**EXTRACTED DATA**.
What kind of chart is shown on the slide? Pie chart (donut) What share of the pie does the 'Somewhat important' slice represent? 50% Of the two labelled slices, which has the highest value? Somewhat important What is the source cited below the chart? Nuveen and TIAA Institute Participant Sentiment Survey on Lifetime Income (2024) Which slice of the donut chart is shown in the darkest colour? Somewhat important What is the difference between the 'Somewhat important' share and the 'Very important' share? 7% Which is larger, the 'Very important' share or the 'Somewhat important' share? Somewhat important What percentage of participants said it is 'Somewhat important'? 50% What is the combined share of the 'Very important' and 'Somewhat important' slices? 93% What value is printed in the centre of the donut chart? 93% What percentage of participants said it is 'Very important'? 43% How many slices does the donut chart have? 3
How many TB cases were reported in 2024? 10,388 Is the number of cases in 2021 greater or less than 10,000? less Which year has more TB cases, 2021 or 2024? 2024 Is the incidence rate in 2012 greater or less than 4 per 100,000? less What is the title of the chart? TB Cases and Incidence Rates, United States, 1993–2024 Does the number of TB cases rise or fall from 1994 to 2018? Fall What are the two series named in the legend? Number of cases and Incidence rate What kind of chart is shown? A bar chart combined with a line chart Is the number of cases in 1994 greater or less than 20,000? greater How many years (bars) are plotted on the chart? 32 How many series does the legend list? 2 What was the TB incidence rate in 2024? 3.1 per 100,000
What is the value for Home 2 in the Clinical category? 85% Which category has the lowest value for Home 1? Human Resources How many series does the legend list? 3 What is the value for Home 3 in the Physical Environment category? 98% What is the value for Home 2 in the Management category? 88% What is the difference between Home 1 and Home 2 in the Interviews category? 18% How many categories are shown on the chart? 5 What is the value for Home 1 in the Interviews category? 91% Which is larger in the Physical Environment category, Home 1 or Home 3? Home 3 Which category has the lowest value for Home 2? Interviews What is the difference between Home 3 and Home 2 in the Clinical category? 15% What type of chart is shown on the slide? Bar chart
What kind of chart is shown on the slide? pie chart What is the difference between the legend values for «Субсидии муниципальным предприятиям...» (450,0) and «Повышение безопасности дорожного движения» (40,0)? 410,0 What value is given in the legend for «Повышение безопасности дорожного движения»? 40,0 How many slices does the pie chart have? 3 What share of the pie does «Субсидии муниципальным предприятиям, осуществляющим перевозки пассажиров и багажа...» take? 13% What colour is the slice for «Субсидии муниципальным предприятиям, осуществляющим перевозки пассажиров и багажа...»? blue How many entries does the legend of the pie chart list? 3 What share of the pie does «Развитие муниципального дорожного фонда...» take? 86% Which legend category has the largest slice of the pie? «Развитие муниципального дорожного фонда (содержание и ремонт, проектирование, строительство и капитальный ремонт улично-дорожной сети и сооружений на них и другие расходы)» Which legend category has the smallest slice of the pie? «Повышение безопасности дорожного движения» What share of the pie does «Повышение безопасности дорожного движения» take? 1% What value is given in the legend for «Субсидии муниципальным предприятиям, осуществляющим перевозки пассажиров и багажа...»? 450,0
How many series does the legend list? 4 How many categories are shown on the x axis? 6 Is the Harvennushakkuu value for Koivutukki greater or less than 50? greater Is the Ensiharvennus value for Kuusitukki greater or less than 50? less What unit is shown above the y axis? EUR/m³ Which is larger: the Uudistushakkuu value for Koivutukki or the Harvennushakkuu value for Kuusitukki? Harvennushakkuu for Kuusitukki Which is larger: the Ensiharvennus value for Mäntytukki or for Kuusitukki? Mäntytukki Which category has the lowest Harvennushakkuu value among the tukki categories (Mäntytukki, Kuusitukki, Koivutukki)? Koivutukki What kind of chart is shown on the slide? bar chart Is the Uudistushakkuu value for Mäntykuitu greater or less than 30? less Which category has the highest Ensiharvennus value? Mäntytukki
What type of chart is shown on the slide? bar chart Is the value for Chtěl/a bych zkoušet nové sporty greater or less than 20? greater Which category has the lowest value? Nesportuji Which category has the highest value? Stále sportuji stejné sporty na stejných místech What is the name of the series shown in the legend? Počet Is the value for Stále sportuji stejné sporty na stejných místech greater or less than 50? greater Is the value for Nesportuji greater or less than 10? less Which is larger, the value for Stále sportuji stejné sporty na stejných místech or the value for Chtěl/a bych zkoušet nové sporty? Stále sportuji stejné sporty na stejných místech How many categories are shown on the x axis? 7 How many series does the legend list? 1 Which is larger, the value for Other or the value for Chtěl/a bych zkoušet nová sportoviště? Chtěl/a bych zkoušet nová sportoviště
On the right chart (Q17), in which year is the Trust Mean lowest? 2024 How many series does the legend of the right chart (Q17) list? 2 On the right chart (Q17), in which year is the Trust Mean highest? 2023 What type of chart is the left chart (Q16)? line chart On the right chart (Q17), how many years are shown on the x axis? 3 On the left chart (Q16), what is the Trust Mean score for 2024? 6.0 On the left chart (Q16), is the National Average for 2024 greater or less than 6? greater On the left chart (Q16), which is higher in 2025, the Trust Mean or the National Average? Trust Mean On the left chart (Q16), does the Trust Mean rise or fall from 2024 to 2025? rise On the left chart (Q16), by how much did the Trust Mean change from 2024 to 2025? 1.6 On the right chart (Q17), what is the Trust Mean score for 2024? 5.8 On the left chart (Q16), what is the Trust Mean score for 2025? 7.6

**HOW TO COMPLETE THIS TASK**. Reproduce the entries above word for word, starting at the very first line and stopping after the line that contains "How many TB".

**ANSWER TO THIS TASK**.
What kind of chart is shown on the slide? Pie chart (donut) What share of the pie does the 'Somewhat important' slice represent? 50% Of the two labelled slices, which has the highest value? Somewhat important What is the source cited below the chart? Nuveen and TIAA Institute Participant Sentiment Survey on Lifetime Income (2024) Which slice of the donut chart is shown in the darkest colour? Somewhat important What is the difference between the 'Somewhat important' share and the 'Very important' share? 7% Which is larger, the 'Very important' share or the 'Somewhat important' share? Somewhat important What percentage of participants said it is 'Somewhat important'? 50% What is the combined share of the 'Very important' and 'Somewhat important' slices? 93% What value is printed in the centre of the donut chart? 93% What percentage of participants said it is 'Very important'? 43% How many slices does the donut chart have? 3
How many TB cases were reported in 2024? 10,388 Is the number of cases in 2021 greater or less than 10,000? less Which year has more TB cases, 2021 or 2024? 2024 Is the incidence rate in 2012 greater or less than 4 per 100,000? less What is the title of the chart? TB Cases and Incidence Rates, United States, 1993–2024 Does the number of TB cases rise or fall from 1994 to 2018? Fall What are the two series named in the legend? Number of cases and Incidence rate What kind of chart is shown? A bar chart combined with a line chart Is the number of cases in 1994 greater or less than 20,000? greater How many years (bars) are plotted on the chart? 32 How many series does the legend list? 2 What was the TB incidence rate in 2024? 3.1 per 100,000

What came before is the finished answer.